Gastric cancer stem cells (GCSCs) play crucial role in the development, recurrence, and resistance of gastric cancer (GC). Cinobufacini, a traditional Chinese medicine, offers significant advantages in improving tumor therapy. However, pre-clinical investigation into the antitumor effect and mechanism of Cinobufacini on GC is still lacking. Additionally, it has not been reported whether Cinobufacini is related to cancer stem cells (CSCs).

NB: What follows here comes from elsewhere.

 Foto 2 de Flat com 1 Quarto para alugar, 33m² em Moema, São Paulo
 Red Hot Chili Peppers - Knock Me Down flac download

Cinobufacini enhances the therapeutic response of 5-FU against GC by targeting CSCs via AKT/GSK-3β/β-catenin signaling axis. Our findings offer a crucial insight into the molecular mechanism of Cinobufacini's anticancer activity in GC.

The CCK-8, clone formation, EdU staining, transwell and wound healing experiments were performed to assess the cell toxicity of Cinobufacini and demonstrate the preventive effects of Cinobufacini on proliferation, invasion, and migration of GC cells. Elucidating the underlying mechanism of Cinobufacini in GC based on the transcriptome sequencing. Flow cytometry assays, sphere formation assays, subcutaneous xenograft model in nude mice, and immunofluorescent staining have been used to investigate whether the anti-GC effect of Cinobufacini is associated with GCSCs and enhancing therapeutic response to 5-Fluorouracil (5-FU).

Cinobufacini exerts minimal impact on normal human gastric epithelium cell GES-1, while significantly suppressing the proliferation, invasion, and migration of GC cell lines. Additionally, Cinobufacini attenuates the stemness of GCSCs by disrupting the AKT/GSK-3β/β-catenin signaling cascade. Moreover, Cinobufacin enhances the anti-tumor effects of 5-FU against GCSCs by reducing in vitro sphere formation and inhibiting subcutaneous graft tumor growth in vivo. Conclusions: Cinobufacini enhances the therapeutic response of 5-FU against GC by targeting CSCs via AKT/GSK-3β/β-catenin signaling axis. Our findings offer a crucial insight into the molecular mechanism of Cinobufacini's anticancer activity in GC.